If InVivo had demonstrated "efficacy" in preclinical studies, then why did it go down the HUD route which is exempt from effectiveness requirements?

Also, why is the company still touting the results from its 2002 rodent study rather than the "larger rat contusion studies"? These studies used a spinal cord contusion injury model which is more relevant to humans than the unilateral spinal cord hemisection injury model used in the 2002 rodent study. The company's 10-K clearly states "In [the contusion] model, the BBB score was not improved by the scaffold device."
The Lawman profile picture
The early NVIV studies with monkey subjects showed far greater improvement when scaffolds were seeded with stem cells, rather than with unseeded scaffolds. That bodes well for the use of seeded scaffolds in human subjects, given the good results the first three subjects have attained using unseeded scaffolds.

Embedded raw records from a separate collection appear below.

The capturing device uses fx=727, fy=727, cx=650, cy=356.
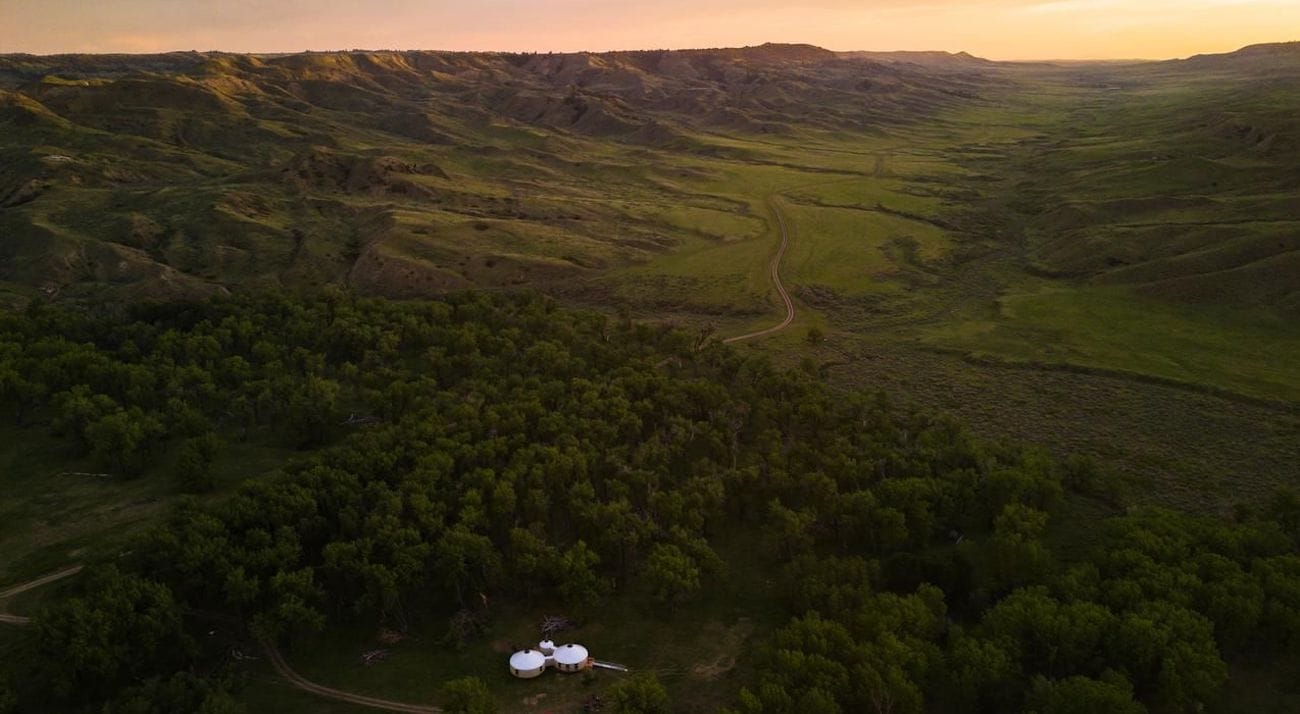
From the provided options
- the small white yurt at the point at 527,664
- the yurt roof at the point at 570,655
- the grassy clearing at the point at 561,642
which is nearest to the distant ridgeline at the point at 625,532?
the grassy clearing at the point at 561,642

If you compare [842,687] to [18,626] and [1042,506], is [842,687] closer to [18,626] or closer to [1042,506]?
[1042,506]

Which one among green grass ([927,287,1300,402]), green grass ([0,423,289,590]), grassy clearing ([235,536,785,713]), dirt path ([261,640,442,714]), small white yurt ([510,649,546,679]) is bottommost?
dirt path ([261,640,442,714])

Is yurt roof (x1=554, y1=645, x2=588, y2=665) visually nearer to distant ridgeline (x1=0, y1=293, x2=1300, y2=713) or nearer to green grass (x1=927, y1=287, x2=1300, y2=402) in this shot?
distant ridgeline (x1=0, y1=293, x2=1300, y2=713)

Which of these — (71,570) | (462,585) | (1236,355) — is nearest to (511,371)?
(462,585)

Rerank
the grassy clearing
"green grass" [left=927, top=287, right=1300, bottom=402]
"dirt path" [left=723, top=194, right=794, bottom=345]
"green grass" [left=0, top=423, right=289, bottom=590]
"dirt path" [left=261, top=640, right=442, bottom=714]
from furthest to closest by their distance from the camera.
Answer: "dirt path" [left=723, top=194, right=794, bottom=345] → "green grass" [left=927, top=287, right=1300, bottom=402] → "green grass" [left=0, top=423, right=289, bottom=590] → the grassy clearing → "dirt path" [left=261, top=640, right=442, bottom=714]

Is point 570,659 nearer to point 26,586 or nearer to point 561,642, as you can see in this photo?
point 561,642

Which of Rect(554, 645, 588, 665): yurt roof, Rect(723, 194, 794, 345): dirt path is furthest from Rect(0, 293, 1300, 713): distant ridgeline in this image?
Rect(723, 194, 794, 345): dirt path
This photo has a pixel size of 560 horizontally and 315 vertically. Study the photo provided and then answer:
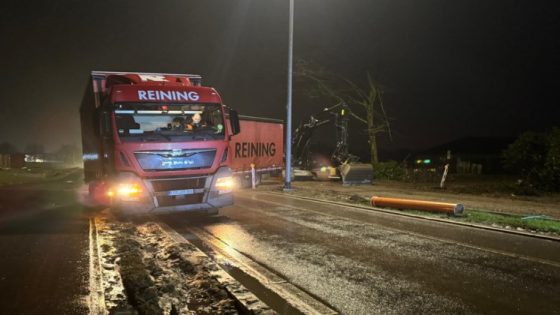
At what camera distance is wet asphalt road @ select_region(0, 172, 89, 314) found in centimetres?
507

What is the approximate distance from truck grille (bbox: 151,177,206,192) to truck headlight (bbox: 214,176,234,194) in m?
0.35

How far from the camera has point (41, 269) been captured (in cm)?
654

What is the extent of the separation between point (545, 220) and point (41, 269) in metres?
10.7

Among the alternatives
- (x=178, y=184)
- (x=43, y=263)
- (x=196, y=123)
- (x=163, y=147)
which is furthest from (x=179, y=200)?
(x=43, y=263)

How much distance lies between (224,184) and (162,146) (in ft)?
5.62

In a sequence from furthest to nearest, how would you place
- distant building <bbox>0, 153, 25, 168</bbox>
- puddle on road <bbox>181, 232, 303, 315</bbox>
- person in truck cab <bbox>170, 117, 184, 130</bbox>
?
distant building <bbox>0, 153, 25, 168</bbox>, person in truck cab <bbox>170, 117, 184, 130</bbox>, puddle on road <bbox>181, 232, 303, 315</bbox>

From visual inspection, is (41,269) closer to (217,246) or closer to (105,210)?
(217,246)

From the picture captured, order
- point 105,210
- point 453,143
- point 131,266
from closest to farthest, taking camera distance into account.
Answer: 1. point 131,266
2. point 105,210
3. point 453,143

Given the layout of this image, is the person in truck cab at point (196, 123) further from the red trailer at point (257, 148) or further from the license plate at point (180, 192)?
the red trailer at point (257, 148)

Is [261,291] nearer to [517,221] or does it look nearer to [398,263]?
[398,263]

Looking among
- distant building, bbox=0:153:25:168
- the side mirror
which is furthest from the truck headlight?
distant building, bbox=0:153:25:168

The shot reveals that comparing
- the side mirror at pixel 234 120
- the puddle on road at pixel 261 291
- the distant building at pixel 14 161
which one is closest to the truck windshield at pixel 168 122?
the side mirror at pixel 234 120

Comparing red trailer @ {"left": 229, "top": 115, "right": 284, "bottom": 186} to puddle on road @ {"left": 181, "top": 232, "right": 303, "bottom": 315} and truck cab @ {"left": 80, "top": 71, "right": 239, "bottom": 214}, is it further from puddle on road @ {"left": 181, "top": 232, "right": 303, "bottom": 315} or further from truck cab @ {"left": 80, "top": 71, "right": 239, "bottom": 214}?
puddle on road @ {"left": 181, "top": 232, "right": 303, "bottom": 315}

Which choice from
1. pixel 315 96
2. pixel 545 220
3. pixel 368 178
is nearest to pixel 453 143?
pixel 315 96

A difference between these companies not covered is their pipeline of other new potential products being developed. Neuralstem's website lists some under "Pharmaceuticals: Creating a New Class of Neurogenic Drugs". http://bit.ly/1SpqDGV
I would like to ask something about what CUR/STEM are doing---for years there have been many patients who have gone to China/East Asia as "medical tourists" to have stem cells implanted due to spinal cord injury etc--the results to date have been minimal to very disappointing---its understood that the microenvironment around an acute/chronic spinal cord injured area is very "inhospitable" to stem cells (ie. macrophages/cytokines etc)--hence what exactly are CUR/STEM doing that is different than what has been done before?? In Vivo however is doing something completely different--the polymer scaffold will act like an "anchor" to protect/shield these stem cells and help them grow/sprout axon connections/differenti... excellent results with the first three patients using the scaffold alone seems to be due to a decrease in the cyst formation/inflammatory response that occurs after acute spinal cord injury (and they haven't even started using stem cells yet)--my money is on In Vivo (in an earlier SA article Jason Napadano stated that In Vivo approached CUR about a partnership and were essentially "rebuffed"--I think this may come back to haunt CUR)
MJack1 profile picture
Egos typically get in the way of most pure progress in the world. I would tend to agree it will come back to haunt them. First stem company to partner with InVivo gets the spoils.
Dr. Langer (co-founder of NVIV) sits on the BOD of Ocata Theraputics (OCAT). Their current work is focused around regenerative ophthalmology but they have a huge IP portfolio surrounding developing pluripotent stem cells. Maybe the writing is on the wall. Maybe not. Either way if their tech fits the bill Langer would at least know about and perhaps be able to guide it in the right direction.